Foundation stone laid for pilot sisal biogas power plant

DAR ES SALAAM, Nov 16, 2004 (Xinhua via COMTEX)

The foundation stone of a pilot power plant using sisal biogas was laid on Tuesday in Tanga in northeastern Tanzania in the presence of sisal experts from more than a dozen countries.

When complete, the power plant will generate more than 30 megawatts of electricity which is the current total electricity consumption of the Tanga region, one of Tanzania's 26 province- like administrative areas.

The 5.3 million-US-dollar waste transformation plant is co- financed by the United Nations Industrial Development Organization, Common Fund for Commodities, International Fund for Agricultural Development, Belgium, Kenya and Tanzania, according to Hao Jianguo, a Chinese sisal expert.

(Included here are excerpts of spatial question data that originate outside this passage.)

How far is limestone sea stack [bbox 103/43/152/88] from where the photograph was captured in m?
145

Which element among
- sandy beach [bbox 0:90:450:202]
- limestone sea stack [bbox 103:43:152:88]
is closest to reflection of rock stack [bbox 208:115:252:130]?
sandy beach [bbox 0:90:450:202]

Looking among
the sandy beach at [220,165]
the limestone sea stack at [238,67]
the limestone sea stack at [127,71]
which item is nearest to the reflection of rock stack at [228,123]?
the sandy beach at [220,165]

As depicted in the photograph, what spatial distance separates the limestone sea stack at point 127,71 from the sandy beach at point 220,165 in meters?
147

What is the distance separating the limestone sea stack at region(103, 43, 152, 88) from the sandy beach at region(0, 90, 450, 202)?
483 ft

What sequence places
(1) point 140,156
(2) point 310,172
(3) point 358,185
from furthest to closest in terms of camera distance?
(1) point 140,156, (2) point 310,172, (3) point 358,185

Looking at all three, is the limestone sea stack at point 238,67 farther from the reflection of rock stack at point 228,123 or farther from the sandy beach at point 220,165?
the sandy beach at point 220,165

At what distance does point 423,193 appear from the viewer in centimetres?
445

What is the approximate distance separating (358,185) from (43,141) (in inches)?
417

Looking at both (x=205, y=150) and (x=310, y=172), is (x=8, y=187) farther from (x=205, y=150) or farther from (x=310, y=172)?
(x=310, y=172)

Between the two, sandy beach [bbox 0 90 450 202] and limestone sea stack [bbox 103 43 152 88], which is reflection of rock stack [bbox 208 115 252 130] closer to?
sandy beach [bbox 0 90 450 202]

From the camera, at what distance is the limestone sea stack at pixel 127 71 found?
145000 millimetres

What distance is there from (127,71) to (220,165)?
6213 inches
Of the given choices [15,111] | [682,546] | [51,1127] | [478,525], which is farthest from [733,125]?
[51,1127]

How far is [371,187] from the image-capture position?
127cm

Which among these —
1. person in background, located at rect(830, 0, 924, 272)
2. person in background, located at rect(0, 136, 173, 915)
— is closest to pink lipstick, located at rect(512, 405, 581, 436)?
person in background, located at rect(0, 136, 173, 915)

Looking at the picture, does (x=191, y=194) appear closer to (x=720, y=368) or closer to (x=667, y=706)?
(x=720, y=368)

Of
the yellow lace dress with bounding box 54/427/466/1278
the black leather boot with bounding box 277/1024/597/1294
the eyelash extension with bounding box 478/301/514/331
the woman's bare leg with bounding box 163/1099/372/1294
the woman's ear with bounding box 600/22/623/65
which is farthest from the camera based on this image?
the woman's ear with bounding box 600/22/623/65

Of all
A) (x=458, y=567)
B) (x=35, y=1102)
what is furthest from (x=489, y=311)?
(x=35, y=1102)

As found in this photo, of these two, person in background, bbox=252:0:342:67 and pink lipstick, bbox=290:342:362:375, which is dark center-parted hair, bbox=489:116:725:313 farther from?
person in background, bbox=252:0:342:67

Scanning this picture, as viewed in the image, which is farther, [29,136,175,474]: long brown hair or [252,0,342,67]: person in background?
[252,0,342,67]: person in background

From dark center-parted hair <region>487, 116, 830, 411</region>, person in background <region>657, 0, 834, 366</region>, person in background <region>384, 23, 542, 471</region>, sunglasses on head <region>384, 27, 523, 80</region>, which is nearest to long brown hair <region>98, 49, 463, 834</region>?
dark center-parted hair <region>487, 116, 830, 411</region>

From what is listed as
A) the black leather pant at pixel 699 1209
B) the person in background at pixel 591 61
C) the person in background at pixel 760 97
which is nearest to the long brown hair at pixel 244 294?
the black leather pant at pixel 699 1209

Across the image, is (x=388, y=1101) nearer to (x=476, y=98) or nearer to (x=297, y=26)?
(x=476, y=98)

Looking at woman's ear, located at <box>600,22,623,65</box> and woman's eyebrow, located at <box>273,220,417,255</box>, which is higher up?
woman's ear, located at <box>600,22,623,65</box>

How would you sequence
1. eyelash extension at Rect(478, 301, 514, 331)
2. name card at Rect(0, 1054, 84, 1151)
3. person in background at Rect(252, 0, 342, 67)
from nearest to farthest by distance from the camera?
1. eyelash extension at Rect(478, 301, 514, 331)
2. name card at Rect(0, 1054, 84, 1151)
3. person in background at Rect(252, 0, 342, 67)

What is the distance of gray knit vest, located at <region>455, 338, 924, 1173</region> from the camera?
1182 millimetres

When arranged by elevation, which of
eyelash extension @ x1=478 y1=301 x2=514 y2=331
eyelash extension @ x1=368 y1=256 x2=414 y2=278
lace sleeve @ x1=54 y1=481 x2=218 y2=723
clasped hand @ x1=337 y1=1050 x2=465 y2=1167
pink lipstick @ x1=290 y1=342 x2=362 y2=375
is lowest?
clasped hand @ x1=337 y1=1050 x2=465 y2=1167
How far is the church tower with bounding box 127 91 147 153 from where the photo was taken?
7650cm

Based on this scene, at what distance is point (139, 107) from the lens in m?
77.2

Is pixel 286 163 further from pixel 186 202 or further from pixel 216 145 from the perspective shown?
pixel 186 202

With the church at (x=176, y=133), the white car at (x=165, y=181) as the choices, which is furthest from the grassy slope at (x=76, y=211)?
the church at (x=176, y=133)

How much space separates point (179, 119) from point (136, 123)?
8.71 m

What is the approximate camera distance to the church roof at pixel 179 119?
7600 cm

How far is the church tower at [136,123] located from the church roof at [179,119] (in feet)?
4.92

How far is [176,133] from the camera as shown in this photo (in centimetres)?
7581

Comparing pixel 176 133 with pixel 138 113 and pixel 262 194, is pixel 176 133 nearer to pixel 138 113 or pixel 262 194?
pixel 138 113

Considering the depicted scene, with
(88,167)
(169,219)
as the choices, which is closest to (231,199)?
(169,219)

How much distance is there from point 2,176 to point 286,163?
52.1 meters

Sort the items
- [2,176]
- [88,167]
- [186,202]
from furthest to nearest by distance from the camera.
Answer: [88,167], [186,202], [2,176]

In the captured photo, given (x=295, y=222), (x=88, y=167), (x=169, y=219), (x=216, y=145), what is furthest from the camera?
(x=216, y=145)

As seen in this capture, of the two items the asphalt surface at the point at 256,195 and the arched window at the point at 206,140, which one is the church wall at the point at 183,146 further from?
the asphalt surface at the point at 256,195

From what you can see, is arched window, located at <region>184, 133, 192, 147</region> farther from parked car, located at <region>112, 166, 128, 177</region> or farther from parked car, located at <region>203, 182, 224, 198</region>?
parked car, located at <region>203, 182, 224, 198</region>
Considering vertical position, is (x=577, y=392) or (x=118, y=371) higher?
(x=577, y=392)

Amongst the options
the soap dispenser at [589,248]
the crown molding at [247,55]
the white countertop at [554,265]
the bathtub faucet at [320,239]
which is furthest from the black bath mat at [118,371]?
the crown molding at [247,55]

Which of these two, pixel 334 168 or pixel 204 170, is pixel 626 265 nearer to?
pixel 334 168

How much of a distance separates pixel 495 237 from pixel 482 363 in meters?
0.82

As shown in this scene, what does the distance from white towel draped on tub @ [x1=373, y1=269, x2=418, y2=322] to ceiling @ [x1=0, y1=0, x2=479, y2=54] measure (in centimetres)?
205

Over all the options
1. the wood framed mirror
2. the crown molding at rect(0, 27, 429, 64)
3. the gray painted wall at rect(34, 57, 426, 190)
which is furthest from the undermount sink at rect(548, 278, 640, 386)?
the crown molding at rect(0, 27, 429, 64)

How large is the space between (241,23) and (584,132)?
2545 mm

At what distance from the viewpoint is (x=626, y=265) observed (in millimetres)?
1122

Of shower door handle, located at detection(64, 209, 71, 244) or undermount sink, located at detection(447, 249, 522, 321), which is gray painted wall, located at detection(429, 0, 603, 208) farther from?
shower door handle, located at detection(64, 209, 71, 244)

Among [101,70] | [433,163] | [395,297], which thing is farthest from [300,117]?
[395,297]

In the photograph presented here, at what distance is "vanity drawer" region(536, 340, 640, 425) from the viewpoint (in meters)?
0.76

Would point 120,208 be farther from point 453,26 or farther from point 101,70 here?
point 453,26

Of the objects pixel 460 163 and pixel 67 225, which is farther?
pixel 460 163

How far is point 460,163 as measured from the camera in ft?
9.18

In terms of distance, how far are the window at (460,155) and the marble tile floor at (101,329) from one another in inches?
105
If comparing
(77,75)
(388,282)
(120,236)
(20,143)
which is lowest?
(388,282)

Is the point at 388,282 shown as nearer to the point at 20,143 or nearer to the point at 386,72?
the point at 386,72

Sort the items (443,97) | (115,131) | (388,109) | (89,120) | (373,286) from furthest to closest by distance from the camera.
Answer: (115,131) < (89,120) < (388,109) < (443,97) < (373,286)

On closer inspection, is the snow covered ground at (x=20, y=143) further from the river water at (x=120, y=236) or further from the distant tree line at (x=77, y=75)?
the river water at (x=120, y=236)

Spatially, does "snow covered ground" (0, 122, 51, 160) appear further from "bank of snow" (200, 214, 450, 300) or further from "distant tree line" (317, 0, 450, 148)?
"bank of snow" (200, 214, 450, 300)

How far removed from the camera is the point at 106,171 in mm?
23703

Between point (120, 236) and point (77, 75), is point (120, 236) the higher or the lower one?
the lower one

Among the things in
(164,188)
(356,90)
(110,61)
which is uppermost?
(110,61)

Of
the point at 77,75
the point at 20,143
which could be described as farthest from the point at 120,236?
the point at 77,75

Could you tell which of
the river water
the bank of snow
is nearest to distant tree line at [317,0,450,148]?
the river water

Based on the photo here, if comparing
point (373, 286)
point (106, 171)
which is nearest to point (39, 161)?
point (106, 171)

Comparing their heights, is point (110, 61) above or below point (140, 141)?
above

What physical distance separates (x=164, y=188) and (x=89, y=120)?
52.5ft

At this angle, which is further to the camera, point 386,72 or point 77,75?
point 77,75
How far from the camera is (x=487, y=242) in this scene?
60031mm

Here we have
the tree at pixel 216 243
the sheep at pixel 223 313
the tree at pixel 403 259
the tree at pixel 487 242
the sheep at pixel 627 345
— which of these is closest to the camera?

In the production of sisal twines, only 2 percent of the sisal plant is combed out to be the long fiber while the remaining 98 percent is cast as waste known as biomass. Engineers have been considering transforming sisal waste to electricity through a gasification process.

The biogas production in turn produces environmentally-friendly liquid and solid fertilizers which can be used to increase soil moisture retention, to prevent run-off and to bind heavy metals that lead to toxicity in the soil.

A plant of sisal gasification using the sisal biomass is expected to produce each day 350 cubic meters of liquid fertilizer and 40 tons of solid fertilizer.

Tanga is a major sisal-growing area in Tanzania. Each fully- developed sisal farm can produce one megawatt of electricity from 4,500 hectares of sisal plants. Seventy-five percent of the electricity thus generated can add to the national power grid.

Tanzania is one of the world's major sisal growing countries along with Mexico, Brazil, Kenya and Haiti.